• [TASK PROMPT] Could you copy out, word for word, the rows starting with the line that contains "How far from the observer" and going on through the line that contains "Answer: ceiling fan"? Include both of those lines and nothing else.

^^^^^^^^

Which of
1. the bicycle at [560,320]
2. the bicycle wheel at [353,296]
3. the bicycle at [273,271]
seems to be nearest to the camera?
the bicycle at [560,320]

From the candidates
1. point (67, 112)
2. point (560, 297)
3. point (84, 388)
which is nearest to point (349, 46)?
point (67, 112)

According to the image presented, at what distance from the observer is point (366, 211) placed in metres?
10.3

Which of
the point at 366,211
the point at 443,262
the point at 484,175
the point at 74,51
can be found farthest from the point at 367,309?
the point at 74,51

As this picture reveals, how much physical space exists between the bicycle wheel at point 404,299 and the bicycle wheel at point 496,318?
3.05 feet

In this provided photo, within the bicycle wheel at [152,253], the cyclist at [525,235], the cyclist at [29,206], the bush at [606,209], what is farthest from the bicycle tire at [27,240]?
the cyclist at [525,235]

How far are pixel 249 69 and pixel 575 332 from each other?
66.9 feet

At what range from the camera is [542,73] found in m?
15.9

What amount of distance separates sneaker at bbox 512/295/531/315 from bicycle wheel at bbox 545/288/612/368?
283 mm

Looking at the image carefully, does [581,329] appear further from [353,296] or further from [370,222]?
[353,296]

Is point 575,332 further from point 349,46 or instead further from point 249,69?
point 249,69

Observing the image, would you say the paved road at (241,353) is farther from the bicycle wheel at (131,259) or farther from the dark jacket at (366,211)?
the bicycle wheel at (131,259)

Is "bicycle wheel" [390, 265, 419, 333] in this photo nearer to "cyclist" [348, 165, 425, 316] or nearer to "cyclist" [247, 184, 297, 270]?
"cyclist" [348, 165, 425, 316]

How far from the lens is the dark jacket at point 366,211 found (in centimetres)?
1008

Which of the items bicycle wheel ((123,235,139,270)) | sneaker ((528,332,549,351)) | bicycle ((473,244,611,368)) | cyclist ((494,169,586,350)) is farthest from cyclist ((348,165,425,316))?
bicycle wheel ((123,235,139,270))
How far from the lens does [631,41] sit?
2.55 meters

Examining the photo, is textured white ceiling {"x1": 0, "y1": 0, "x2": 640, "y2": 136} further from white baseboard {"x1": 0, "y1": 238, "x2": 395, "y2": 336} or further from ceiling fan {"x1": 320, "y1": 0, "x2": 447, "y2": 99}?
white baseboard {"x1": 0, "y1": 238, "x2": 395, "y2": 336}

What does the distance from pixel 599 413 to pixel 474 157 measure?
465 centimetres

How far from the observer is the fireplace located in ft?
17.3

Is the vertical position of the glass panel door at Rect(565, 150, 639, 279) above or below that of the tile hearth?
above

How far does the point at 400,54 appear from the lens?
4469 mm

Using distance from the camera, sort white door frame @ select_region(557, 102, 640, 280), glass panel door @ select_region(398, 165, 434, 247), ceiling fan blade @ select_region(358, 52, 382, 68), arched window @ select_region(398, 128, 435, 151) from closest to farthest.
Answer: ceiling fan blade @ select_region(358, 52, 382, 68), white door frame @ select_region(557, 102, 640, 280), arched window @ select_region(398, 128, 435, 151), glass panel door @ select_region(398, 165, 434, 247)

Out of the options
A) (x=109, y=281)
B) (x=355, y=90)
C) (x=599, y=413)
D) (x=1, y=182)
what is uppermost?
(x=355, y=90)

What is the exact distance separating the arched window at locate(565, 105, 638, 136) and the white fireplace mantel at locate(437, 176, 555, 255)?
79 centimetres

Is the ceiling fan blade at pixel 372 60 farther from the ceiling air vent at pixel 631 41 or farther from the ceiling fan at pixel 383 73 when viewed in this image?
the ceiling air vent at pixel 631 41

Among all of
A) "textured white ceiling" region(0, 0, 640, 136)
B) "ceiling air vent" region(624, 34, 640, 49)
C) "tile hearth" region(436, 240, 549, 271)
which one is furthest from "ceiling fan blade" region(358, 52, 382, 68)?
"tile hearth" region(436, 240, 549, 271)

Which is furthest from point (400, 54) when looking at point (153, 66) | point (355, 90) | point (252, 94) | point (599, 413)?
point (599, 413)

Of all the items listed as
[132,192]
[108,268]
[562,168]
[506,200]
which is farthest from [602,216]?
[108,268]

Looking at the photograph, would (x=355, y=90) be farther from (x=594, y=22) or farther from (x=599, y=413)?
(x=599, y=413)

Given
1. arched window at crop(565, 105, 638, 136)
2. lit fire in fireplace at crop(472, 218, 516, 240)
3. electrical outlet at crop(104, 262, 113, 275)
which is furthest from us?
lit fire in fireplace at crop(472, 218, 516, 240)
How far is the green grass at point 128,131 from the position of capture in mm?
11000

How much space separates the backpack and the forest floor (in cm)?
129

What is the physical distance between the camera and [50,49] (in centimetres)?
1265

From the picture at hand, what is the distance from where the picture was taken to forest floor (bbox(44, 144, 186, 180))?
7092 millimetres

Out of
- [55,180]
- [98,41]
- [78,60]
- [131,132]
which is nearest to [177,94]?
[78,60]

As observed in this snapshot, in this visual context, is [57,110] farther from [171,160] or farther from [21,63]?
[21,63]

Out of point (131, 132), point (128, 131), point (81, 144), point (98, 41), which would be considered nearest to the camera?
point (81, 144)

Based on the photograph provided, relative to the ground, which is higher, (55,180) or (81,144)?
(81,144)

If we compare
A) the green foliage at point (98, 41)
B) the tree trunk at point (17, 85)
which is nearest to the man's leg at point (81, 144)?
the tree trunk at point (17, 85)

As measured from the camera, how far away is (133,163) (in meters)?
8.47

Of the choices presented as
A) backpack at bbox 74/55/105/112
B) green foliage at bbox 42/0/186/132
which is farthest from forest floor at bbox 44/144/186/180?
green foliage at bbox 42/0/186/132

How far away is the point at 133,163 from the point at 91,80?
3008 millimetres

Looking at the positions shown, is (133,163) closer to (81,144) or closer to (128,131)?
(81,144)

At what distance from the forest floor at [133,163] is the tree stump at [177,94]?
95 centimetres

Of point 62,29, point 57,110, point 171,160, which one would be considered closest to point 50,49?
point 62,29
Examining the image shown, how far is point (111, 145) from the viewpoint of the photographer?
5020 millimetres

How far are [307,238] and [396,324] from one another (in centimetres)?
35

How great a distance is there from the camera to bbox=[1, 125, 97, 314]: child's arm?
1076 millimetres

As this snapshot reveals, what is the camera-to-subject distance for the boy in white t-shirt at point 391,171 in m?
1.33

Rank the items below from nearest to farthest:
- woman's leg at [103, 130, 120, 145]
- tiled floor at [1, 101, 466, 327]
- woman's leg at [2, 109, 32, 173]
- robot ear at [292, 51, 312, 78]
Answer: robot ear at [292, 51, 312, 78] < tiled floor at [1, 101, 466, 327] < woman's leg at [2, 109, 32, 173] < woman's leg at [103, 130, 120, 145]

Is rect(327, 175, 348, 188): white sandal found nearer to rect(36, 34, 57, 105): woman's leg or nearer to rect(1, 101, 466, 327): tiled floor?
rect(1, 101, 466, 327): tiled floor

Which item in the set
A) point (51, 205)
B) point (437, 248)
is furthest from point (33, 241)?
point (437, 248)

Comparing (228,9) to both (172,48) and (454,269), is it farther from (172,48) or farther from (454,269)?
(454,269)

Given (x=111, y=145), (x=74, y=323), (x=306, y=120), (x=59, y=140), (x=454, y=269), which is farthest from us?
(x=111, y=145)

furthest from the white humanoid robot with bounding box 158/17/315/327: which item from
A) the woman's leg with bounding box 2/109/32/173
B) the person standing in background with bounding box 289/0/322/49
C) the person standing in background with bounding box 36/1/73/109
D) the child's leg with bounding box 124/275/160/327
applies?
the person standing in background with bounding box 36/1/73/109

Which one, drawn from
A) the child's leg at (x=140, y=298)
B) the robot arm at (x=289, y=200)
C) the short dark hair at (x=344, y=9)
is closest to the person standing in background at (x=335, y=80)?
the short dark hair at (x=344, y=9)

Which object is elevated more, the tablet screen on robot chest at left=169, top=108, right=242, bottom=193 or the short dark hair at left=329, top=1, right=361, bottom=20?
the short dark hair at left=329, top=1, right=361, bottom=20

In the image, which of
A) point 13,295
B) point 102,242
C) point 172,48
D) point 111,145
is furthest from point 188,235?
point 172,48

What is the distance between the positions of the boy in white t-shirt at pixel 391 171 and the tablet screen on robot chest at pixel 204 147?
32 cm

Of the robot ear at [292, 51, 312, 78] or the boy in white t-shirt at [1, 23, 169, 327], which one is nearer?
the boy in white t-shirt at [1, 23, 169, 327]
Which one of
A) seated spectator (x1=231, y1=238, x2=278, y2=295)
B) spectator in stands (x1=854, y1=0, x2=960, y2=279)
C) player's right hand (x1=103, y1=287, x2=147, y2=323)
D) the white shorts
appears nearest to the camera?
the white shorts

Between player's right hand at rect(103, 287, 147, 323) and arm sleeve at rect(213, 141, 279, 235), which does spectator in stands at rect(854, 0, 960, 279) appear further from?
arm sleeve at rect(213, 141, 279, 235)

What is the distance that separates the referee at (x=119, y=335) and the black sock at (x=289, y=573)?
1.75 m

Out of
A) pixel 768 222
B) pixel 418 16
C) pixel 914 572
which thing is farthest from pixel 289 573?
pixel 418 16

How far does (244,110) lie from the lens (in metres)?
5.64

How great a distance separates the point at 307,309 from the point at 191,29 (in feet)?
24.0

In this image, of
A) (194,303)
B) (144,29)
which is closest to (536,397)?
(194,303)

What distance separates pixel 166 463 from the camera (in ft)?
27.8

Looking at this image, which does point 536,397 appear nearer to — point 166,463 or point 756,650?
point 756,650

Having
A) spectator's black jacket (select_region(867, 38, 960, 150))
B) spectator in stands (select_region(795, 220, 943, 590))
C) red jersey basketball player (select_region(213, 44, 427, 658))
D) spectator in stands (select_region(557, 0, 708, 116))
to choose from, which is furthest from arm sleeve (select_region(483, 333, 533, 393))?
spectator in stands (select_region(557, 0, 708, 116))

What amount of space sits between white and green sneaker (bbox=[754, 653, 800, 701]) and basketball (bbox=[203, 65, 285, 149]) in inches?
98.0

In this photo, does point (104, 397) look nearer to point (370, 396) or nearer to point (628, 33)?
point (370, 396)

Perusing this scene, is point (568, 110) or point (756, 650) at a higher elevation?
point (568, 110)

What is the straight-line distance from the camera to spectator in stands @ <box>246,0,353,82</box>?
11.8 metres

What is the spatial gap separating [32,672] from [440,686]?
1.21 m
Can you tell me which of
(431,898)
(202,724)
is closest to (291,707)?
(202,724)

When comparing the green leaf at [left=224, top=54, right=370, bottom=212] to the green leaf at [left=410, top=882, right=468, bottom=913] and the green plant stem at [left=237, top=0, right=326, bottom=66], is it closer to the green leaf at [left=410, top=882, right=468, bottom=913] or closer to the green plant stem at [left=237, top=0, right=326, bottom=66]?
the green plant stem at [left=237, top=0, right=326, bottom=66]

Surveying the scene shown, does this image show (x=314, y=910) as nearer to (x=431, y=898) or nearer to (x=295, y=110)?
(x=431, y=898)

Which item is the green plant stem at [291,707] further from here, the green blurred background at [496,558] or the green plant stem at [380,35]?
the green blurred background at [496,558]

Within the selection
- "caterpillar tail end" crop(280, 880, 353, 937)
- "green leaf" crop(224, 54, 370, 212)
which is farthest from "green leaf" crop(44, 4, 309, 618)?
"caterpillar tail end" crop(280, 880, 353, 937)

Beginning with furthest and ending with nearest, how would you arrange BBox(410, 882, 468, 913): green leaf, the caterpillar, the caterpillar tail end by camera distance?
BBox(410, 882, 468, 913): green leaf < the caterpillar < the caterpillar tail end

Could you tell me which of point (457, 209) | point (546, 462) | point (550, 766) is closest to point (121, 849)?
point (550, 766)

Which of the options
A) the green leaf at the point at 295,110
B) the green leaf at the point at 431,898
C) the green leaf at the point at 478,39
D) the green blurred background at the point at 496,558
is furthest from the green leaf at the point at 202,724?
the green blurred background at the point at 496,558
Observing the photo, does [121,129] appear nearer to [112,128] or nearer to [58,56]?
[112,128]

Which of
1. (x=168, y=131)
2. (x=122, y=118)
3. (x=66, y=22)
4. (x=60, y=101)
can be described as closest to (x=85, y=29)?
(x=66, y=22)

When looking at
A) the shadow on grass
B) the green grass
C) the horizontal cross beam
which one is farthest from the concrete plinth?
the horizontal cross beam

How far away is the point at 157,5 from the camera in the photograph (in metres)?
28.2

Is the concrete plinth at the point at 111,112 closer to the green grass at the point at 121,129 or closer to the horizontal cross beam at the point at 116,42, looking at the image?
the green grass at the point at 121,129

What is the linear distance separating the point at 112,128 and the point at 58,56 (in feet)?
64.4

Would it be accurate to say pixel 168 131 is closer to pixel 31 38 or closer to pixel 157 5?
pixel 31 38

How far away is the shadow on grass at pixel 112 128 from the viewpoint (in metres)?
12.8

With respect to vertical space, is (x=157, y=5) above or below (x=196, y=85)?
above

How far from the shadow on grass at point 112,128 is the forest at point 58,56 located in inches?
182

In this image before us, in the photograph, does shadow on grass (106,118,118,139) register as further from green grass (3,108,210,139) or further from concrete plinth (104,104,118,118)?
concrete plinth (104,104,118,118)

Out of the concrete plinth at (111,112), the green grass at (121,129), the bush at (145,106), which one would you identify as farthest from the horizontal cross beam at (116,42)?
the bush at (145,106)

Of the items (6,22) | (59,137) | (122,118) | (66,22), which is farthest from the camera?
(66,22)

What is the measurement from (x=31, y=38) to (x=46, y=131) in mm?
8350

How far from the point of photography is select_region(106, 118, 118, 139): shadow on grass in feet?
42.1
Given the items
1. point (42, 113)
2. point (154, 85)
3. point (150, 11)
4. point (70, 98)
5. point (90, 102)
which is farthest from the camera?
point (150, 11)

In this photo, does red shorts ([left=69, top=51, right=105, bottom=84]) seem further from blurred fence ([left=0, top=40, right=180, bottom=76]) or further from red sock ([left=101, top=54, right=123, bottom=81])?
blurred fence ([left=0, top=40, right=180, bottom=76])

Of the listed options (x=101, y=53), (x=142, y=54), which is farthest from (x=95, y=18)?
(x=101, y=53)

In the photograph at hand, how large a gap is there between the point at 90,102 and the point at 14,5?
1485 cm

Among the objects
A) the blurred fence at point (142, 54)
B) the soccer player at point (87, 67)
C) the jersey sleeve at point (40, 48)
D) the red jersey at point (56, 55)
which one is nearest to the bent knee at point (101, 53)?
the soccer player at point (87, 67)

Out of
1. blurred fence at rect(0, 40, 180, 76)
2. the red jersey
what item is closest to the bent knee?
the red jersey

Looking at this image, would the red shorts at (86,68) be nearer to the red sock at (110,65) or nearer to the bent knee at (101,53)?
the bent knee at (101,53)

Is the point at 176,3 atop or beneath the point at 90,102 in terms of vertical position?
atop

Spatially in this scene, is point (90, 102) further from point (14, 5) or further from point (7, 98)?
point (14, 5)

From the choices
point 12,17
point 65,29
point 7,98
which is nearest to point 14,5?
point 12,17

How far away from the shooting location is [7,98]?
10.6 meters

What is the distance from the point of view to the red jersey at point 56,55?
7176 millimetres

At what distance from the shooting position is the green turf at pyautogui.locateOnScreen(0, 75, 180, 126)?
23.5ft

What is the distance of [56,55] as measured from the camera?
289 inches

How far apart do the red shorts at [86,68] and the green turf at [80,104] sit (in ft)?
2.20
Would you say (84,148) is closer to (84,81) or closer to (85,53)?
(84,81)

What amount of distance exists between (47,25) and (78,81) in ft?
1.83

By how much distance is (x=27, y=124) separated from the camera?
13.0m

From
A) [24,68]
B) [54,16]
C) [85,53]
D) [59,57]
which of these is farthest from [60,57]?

^^^^^^^^

• [RESULT OF THE TASK]
How far from the observer is the fireplace located in ft?
17.3

Is the vertical position of the glass panel door at Rect(565, 150, 639, 279) above or below that of the tile hearth?
above

How far does the point at 400,54 appear from the lens?
4469 mm

Using distance from the camera, sort white door frame @ select_region(557, 102, 640, 280), glass panel door @ select_region(398, 165, 434, 247), ceiling fan blade @ select_region(358, 52, 382, 68), arched window @ select_region(398, 128, 435, 151) from closest to farthest.
Answer: ceiling fan blade @ select_region(358, 52, 382, 68), white door frame @ select_region(557, 102, 640, 280), arched window @ select_region(398, 128, 435, 151), glass panel door @ select_region(398, 165, 434, 247)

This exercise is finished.